Saturday, May 10, 2014

Same-sex marriage comes to Arkansas

A county judge in Arkansas has ruled that the state's ban on same-sex marriage violates the U.S. Constitution. Judge Christopher Piazza did not issue a stay, so same-sex couples were able to apply for marriage licenses as soon as county clerks opened their doors today.

Joe Jervis reports that the Eureka Springs clerk's office did not open at its usual 9 a.m. time, but did open and marriage licenses have been granted to same-sex couples in Arkansas. Let the weddings commence!

The state has announced that they intend to appeal the case. It started in state court, so it would go to the Arkansas Supreme Court. I suspect that the Court will be issuing a stay pending appeal in the next few days. I don't know (since I'm not a lawyer) if Arkansas can request a stay from the federal Supreme Court if they don't get one from their own court.

I think this case, like the case in Utah, will be stayed. I'm just not sure by whom. We keep wobbling on which state will be the eighteenth state to permit same-sex couples to marry. That role has been filled before and it's likely to get another state in that position before we move on to the nineteenth state.
The current tally is a follows:

There are only seven states that neither permit same-sex marriage nor have a case that an existing ban is unconstitutional. (Alaska, Kansas, Mississipi, Montana, Nebraska, North Dakota, and South Dakota). 

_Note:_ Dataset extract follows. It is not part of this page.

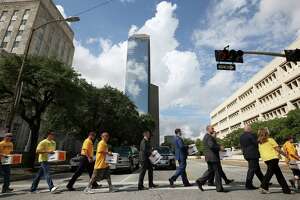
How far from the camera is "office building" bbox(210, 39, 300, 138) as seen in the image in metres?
43.2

Counting only the states where all litigation has effectively ceased (someone could file a lawsuit challenging same-sex marriage in Massachusetts tomorrow; it just wouldn't have any chance of success), there are seventeen states where same-sex couples have a continuing right to get marriage licenses. After all, it wasn't long ago that Utah was the eighteenth state with marriage equality, but same-sex couples can't get licenses in Salt Lake City currently.

Including Arkansas in the group of states with current litigation, there are twenty-six states in which it's still working its way through the courts. Or, to put it another way, there are twenty-seven states in which a court has rejected bans on same-sex marriage. Most of these were automatically granted appeals (and so we didn't get the situations as in Utah and Arkansas).

Many of these cases will proceed through the appeals courts soon. All of the federal ones will undoubtably be appealed to the Supreme Court (which will, doubtless, issue stays while they consider taking the cases). I suspect with this flood, the Supreme Court can't help but hear a same-sex marriage case in the 2014-2015 term.

Updated because I left Alaska off the list.